Aufklärung im besten Sinne versprach nach dieser 'künstlerischen' Einführung der anschließende Fachvortrag von Prof. Dr. Jörg-Martin Pflüger (Bremen), der mit Unterstützung der Studienleiterin der Evang. Akademie, Karin Andert, die Tagung konzipiert und organisiert hatte. Schwierig war bei seinen Ausführungen (wie in dieser Thematik beinahe üblich) der unterschiedliche Kenntnisstand des Publikums. Grundlegende Differenzierungen und dabei zugleich eine historische Perspektive einführend, fokussierte er zunächst das Tagungsthema der "neuen Technologien" auf die Entwicklung des PC und seiner Vernetzung. Eine wenn auch nicht innovative, so doch stringente Struktur seines Vortrags (der Computer als Automat, Werkzeug, Medium) und einige Literaturhinweise legten einen guten Grund für die Vortragsreihe am nächsten Tag.
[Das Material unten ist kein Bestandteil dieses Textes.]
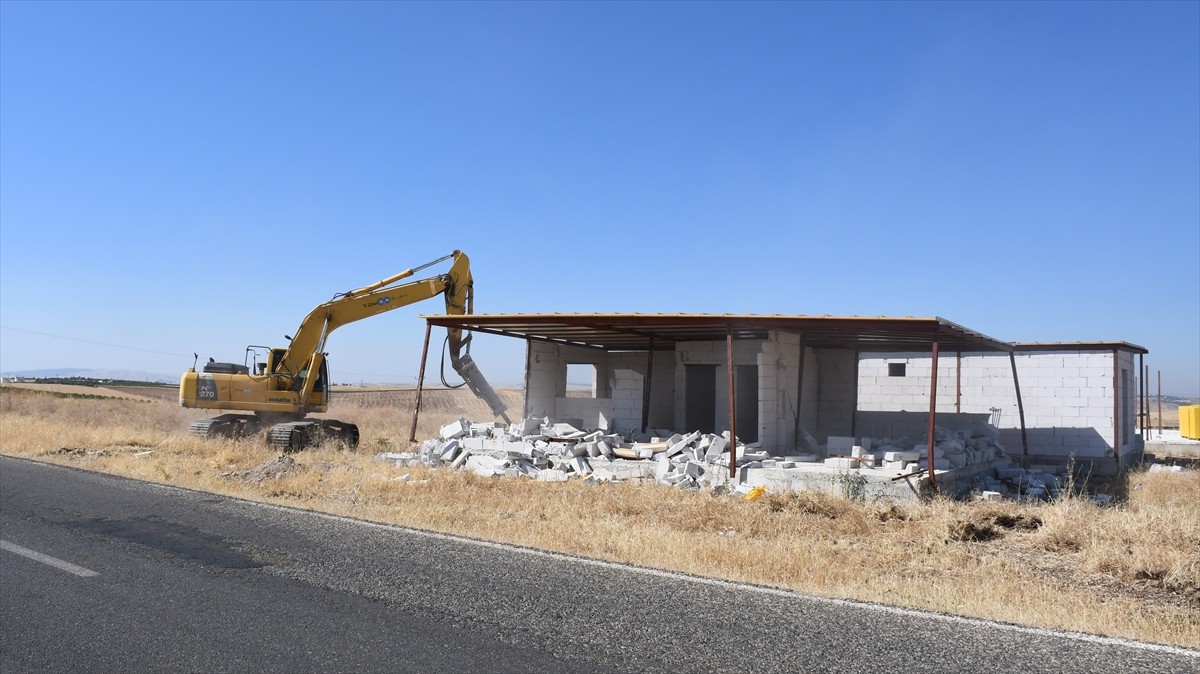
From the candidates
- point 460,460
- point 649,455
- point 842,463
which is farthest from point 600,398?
point 842,463

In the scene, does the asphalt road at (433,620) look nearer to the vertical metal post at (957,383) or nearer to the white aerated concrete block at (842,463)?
the white aerated concrete block at (842,463)

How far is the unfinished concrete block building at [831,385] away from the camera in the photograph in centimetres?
1825

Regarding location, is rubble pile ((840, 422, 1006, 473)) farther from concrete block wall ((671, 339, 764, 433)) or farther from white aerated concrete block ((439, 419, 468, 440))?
white aerated concrete block ((439, 419, 468, 440))

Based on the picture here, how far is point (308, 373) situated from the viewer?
830 inches

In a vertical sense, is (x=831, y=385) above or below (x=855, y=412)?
above

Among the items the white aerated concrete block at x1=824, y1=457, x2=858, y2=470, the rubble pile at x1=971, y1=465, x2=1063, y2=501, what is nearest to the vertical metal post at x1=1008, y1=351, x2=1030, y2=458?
the rubble pile at x1=971, y1=465, x2=1063, y2=501

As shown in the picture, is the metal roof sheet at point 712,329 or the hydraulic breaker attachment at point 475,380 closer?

Dr. Barbara Becker (Bonn) eröffnete den Samstag unter dem vielversprechenden Titel "Inszenierung von Identität in virtuellen Räumen: Imaginäres, Text, Körper" mit einem Einblick in die Welt der MOOs und MUDs. Diese sind virtuelle Räume, in denen die teilnehmenden Subjekte ihre eigene virtuelle Identität entwerfen und mit anderen TeilnehmerInnen plaudernd und spielend in Kontakt treten können. Die primäre Darstellungsform dieser virtuellen Räume erfolgt auf einer textbasierten Oberfläche. In den meisten Fällen, so Becker, wird auf Stereotype bei der Konstruktion der eigenen virtuellen Person zurückgegriffen (z.B. durch die Anlehnung an gängige Schönheitsideale). Einen Grund für die Neukonstruktion der Persönlichkeit in der VR (virtual reality) sieht Becker in der Flucht vor den realen sozialen und körperlichen Gegebenheiten. ("Flucht aus dem Körpergefängnis") Die Referentin stellt des weiteren die Frage, wie sich jene Selbstkonstitution wiederum auf den Subjekt-Begriff auswirkt, wobei hier zwischen dem virtuellen und dem realen Subjekt zu unterscheiden sei. Das virtuelle Subjekt befindet sich in einem ständigen Prozeß der Transformation, so daß es sich in der VR permanent im Akt des Schreibens neu konstituiert. Das Medium und die Sprache prägen dabei die Struktur des Selbstentwurfes, wie man sich dies jedoch vorzustellen hat, blieb offen.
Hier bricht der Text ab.